**Problem 1:** List the models that the ReMM-SLERP-L2-13B overview names as merged to create it.
**Problem 2:** Continue the ReMM-SLERP-L2-13B overview from its last line.

**Text:**
Overview
Undi95/ReMM-SLERP-L2-13B: A Recreated and Merged 13B Model
Undi95/ReMM-SLERP-L2-13B is a 13 billion parameter language model that serves as a recreation of the original MythoMax-L2-13b, incorporating updated base models and utilizing the SLERP merging method. This model is built upon the Llama-2-13B architecture and integrates components from several well-regarded models to enhance its capabilities.
Key Characteristics
- Merged Architecture: Created by merging The-Face-Of-Goonery/Chronos-Beluga-v2-13bfp16, jondurbin/airoboros-l2-13b-2.1, NousResearch/Nous-Hermes-Llama2-13b, and The-Face-Of-Goonery/Huginn-13b-v1.2.
- SLERP Merging: Employs the SLERP (Spherical Linear Interpolation) merging technique, specifically a version adapted for notebook usage, to combine the strengths of its constituent models.
- Context Length: Supports a context length of 4096 tokens.

**Given data:**

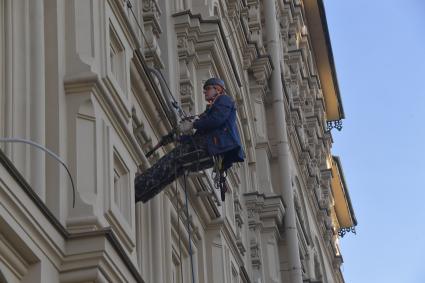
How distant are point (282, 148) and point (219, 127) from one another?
11423 mm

**Task output 1:**
- The-Face-Of-Goonery/Chronos-Beluga-v2-13bfp16
- jondurbin/airoboros-l2-13b-2.1
- NousResearch/Nous-Hermes-Llama2-13b
- The-Face-Of-Goonery/Huginn-13b-v1.2

**Task output 2:**
- Instruction Following: Uses the Alpaca prompt template, indicating an optimization for instruction-based tasks.
Performance Benchmarks
Evaluated on the Open LLM Leaderboard, ReMM-SLERP-L2-13B achieved an average score of 50.99. Notable individual scores include:
- ARC (25-shot): 60.92
- HellaSwag (10-shot): 83.56
- MMLU (5-shot): 55.33
- TruthfulQA (0-shot): 51.97
- Winogrande (5-shot): 75.22
Use Cases
This model is suitable for applications requiring robust instruction following and general conversational abilities, benefiting from the combined knowledge and reasoning capabilities of its merged components.